2.5 Visualization
A graph is a set of points. A mathematical graph cannot be seen. It is an abstraction. A graphic, however, is a physical representation of a graph. This representation is accomplished by realizing graphs with aesthetic attributes such as size or color. (Wilkinson 2005, 6)
Visualization is the process of representing information or ideas through diagrams, graphics, and other methods of visual presentation. In general, visualization tools should be clear to the reader and unnecessary details should be avoided. A good viewer conveys the desired information clearly, accurately, and efficiently.

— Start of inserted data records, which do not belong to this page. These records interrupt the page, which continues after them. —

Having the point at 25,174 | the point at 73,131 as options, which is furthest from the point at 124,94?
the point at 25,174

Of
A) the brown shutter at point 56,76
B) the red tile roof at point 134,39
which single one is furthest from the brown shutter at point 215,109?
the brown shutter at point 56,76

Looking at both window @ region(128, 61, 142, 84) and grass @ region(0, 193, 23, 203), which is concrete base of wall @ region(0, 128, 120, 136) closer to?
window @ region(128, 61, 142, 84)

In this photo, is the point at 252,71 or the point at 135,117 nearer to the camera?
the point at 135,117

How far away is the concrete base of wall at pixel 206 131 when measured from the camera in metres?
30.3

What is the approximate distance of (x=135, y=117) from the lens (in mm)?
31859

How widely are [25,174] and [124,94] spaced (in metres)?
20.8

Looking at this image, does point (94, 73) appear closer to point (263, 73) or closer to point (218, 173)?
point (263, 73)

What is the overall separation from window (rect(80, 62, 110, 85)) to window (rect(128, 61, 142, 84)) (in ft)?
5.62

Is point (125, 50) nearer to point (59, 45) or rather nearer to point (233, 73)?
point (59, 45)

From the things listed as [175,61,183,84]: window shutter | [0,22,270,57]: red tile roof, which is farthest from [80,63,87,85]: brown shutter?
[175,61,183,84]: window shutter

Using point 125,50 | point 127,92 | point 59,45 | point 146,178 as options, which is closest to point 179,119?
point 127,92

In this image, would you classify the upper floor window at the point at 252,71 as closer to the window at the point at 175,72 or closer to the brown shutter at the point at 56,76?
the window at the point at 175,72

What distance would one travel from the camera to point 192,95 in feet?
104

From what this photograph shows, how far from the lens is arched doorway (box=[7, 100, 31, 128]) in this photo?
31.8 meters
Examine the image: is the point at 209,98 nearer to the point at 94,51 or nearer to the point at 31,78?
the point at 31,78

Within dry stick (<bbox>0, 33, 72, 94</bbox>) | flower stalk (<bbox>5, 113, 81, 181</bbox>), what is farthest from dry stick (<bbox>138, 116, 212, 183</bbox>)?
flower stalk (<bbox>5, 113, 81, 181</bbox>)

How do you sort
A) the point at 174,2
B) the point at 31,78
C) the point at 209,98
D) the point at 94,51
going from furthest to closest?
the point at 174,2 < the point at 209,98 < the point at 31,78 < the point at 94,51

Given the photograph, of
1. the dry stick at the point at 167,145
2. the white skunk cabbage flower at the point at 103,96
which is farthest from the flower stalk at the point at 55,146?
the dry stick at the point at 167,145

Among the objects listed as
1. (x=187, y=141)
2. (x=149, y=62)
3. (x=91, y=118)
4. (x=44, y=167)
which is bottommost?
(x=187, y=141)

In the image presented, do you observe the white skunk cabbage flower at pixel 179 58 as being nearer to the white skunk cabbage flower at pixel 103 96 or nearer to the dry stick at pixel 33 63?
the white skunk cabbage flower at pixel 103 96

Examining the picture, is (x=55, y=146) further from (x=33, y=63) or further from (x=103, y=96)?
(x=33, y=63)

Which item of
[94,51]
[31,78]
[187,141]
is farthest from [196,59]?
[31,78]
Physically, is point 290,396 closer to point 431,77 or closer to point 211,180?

According to (Kopf 1916), besides “forty years of thought and achievement in the Indian question” (Walker 1874), “safeguarding the health of the British soldier”, “reorganizing civil and military hospital administration at home and abroad” and “her pioneer services to the profession of nursing”, the activities of Florence Nightingale in statistics “may be classed under several broad categories”. “The Lady with the Lamp”, a “passionate statistician” according (E. Cook 1913), popularized the polar-area diagram, what she called “coxcombs” (Cohen 1984). Moreover, she did an outstanding job on the visualization part in documenting information relating to the war fronts (Nightingale 1858).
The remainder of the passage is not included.